In a city where nothing is sacred – no historical building, no park, no skyscraper – nor immune to being eclipsed by something newer, higher and more expensive, the Merchant’s House is a fluke. And one at risk: developers are actively trying to build a flashy hotel next door, endangering its very existence. This article is intended as a call-to-arms for New Yorkers who love a love story and who understand that not all value is counted in coins.
The Merchant’s House, formerly known as the Seabury Tredwell House, after its wealthy merchant owner, is the only intact 19th-century family home left in existence in New York City, and a prime example of the “Greek revival” style. It was also one of the first houses designated as a historical landmark by the Landmarks Preservation Commission. The Tredwell family purchased the house for a whopping $18,000 in 1835, and they continued to reside in it for the following century. Seabury worked at the South Street Seaport, commuting by horse-drawn “omnibus” from the Bond Street area, at the time considered an exclusive neighborhood (that much hasn’t changed), untouched by garbage and foul smells. They witnessed the metamorphosis of the city from a colonial hub to a buzzing metropolis.
The youngest Tredwell daughter, Gertrude, born in 1840, is the House’s guardian angel. Indeed, for aficionados of the occult looking for Halloween outings, this House is also purportedly one of the city’s most haunted, including perhaps by Gertrude herself. Outliving all of her family members by nearly 25 years, and living well into her 90’s, Gertrude became obsessed with meticulously preserving every trapping of the elegant home in a neighborhood falling into disrepute in the early 1900’s. From the furniture to the family’s clothing, Gertrude treated the house like a time capsule.

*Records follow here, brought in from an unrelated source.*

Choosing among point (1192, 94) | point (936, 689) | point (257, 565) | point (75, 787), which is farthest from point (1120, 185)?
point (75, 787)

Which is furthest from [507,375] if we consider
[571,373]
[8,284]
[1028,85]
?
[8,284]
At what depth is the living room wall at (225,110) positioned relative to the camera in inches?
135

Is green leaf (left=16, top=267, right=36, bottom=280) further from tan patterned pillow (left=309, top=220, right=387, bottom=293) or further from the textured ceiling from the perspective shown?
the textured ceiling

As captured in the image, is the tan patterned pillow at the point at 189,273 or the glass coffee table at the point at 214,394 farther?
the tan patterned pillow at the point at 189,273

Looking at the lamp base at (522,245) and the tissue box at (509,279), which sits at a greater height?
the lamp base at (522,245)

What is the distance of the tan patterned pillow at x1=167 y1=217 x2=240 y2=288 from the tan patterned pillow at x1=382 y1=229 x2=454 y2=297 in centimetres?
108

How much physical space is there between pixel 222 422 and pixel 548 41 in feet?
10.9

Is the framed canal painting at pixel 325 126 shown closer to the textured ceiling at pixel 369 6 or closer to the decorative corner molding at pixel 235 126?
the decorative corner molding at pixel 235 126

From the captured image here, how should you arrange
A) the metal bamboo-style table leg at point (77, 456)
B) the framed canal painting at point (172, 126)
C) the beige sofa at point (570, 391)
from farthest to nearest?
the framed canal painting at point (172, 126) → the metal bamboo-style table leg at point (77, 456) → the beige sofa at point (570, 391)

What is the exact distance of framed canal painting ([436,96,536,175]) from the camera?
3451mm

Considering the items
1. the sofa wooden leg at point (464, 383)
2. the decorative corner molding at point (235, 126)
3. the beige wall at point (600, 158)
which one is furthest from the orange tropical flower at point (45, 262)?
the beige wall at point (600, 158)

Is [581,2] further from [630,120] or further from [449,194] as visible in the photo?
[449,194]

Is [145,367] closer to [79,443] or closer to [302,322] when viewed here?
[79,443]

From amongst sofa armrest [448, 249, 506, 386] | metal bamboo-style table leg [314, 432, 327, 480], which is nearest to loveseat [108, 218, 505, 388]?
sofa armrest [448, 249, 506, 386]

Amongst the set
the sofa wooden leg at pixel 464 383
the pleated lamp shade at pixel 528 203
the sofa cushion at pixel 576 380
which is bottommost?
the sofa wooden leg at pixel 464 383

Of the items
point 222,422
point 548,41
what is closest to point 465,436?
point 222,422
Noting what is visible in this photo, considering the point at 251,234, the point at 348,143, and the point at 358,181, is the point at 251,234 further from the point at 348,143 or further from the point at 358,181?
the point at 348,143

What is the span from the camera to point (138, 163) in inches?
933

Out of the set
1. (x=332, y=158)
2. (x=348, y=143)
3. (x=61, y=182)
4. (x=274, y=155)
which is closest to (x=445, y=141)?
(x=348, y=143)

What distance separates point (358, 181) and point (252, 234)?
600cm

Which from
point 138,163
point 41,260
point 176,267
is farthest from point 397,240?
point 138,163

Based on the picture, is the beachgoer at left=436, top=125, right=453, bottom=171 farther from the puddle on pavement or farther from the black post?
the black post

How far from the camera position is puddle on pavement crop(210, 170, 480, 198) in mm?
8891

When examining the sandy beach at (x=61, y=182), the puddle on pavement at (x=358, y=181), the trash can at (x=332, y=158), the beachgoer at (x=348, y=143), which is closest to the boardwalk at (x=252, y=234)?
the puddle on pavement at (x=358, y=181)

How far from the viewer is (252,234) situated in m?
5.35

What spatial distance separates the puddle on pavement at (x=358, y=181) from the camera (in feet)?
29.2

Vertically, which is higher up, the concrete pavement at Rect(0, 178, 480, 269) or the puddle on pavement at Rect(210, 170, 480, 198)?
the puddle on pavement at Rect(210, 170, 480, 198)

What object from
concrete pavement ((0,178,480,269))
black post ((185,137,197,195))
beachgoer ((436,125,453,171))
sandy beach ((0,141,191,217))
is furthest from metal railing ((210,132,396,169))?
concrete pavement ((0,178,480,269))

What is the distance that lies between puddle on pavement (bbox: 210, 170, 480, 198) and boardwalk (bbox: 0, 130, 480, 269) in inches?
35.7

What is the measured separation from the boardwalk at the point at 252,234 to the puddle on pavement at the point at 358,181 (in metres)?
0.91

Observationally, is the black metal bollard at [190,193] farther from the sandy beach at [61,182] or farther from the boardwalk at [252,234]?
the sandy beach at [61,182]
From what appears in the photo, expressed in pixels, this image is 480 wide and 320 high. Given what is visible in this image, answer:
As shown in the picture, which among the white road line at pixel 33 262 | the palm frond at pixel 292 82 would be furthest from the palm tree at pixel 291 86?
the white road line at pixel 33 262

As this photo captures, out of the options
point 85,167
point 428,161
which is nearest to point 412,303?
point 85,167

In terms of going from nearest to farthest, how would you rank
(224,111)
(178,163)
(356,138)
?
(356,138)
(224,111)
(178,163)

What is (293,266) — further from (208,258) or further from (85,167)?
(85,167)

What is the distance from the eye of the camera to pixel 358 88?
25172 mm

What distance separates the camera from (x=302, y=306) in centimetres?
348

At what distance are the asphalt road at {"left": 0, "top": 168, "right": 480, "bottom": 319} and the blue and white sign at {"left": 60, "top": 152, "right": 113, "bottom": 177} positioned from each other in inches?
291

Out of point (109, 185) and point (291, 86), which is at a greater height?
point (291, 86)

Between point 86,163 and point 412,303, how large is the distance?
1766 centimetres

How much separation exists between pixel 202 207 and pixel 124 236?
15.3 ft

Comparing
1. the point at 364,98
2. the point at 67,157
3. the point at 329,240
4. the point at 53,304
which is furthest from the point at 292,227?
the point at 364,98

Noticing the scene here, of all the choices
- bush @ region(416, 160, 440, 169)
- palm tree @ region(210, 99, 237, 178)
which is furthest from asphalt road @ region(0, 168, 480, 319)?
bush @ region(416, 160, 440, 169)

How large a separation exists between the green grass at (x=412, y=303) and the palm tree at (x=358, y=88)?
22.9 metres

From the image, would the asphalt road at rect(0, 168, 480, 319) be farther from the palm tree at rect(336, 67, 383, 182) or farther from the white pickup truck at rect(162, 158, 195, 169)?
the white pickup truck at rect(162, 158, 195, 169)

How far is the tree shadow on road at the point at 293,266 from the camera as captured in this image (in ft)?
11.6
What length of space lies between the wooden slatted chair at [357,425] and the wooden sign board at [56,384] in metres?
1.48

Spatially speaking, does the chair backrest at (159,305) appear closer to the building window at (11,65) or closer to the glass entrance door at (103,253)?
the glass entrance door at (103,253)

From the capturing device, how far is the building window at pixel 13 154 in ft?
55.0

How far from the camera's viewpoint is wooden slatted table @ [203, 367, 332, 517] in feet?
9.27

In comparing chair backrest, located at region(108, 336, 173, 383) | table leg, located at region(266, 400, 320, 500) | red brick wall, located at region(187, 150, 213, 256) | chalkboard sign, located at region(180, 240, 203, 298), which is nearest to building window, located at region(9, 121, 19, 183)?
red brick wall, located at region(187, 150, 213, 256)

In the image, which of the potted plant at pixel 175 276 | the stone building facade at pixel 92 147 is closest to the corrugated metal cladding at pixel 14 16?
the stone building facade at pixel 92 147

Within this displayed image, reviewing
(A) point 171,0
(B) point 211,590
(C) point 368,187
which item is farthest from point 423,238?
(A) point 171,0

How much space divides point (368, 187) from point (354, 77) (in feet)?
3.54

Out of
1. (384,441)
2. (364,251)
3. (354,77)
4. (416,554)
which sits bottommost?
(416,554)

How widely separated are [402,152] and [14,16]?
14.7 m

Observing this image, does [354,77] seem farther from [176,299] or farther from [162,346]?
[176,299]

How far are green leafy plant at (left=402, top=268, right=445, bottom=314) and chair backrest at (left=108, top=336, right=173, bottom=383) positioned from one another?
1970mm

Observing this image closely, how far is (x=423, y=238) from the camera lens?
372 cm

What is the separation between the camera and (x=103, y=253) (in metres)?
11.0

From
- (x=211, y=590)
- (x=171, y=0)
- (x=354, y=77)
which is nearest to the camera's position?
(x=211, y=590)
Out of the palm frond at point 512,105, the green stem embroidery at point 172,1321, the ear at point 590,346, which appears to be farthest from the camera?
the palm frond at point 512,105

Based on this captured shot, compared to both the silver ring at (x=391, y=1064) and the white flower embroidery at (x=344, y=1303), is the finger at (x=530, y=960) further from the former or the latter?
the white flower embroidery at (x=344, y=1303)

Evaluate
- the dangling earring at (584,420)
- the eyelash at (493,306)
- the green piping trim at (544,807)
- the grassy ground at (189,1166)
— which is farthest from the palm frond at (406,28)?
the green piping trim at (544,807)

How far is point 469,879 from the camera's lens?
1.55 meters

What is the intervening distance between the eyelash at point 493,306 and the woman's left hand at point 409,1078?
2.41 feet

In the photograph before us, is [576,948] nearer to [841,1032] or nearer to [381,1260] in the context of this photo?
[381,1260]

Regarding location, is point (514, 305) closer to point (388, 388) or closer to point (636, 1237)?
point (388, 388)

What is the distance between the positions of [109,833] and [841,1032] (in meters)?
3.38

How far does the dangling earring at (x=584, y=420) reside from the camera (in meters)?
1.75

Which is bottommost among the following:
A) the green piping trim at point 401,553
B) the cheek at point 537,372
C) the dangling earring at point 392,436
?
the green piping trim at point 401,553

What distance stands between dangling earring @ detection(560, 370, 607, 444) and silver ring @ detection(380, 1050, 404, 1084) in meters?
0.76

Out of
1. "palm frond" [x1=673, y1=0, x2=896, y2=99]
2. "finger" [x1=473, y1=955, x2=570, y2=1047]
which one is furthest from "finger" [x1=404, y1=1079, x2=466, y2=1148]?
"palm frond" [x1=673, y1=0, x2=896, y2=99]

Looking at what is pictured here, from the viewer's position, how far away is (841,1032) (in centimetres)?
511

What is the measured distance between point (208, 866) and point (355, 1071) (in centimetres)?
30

Confined to one room of the house and deeply impoverished – due to her celibate status, she was never bequeathed any money – she stood strong, miraculously maintaining the House in nearly original condition long after its neighbors had been sold or demolished. Upon her death in 1933 – in the same bed in the Tredwell house in which she was born – a distant cousin, George Chapman, stepped in to purchase the house, saving it from demolition and turning it into a museum. Chapman managed and funded the Museum for nearly 25 years until, upon his death, the once-sumptuous house seemed beyond repair.
The story of any precious object is one touched by love. And so it was for the Merchant’s House. After years with temporary caretakers, the Decorators Club of New York, the oldest women’s organization of interior designers in the US, took on the museum as a project, hoping to restore it enough to present it to the public. When serious water damage demanded extensive structural repair in 1968, the Decorators called on an Italian-American to save it: New York University Architect Joseph Roberto.
It wasn’t long before Roberto and his wife committed themselves to fully restoring the House single-handedly from the inside out—pro bono–maintaining the integrity of the original design and using any grant or fund they could find to finance their efforts. Looking back on his work in 1987, Roberto remarked: ”I was asked for my advice on waterproofing the walls,” he recalled. ”And I’ve been involved ever since.” In 1988, after years of devotion to the House, Roberto died, and the house suffered nearly $1 million in damage caused by the demolition of a nearby building. With the saving grace of the city’s preservation organizations, the Museum managed to hire its only staff; a $1 million endowment from 1997 secures its existence today.
I am reminded of a quote from Donna Tartt’s The Goldfinch, on the destiny of a boy and a small Dutch painted masterpiece, as a call for New Yorkers and visitors alike to visit this house, cherish it, save it. “I add my own love to the history of people who have loved beautiful things, and looked out for them, and pulled them from the fire, and sought them when they were lost, and tried to preserve them and save them while passing them along literally from hand to hand, singing out brilliantly from the wreck of time to the next generation of lovers, and the next.”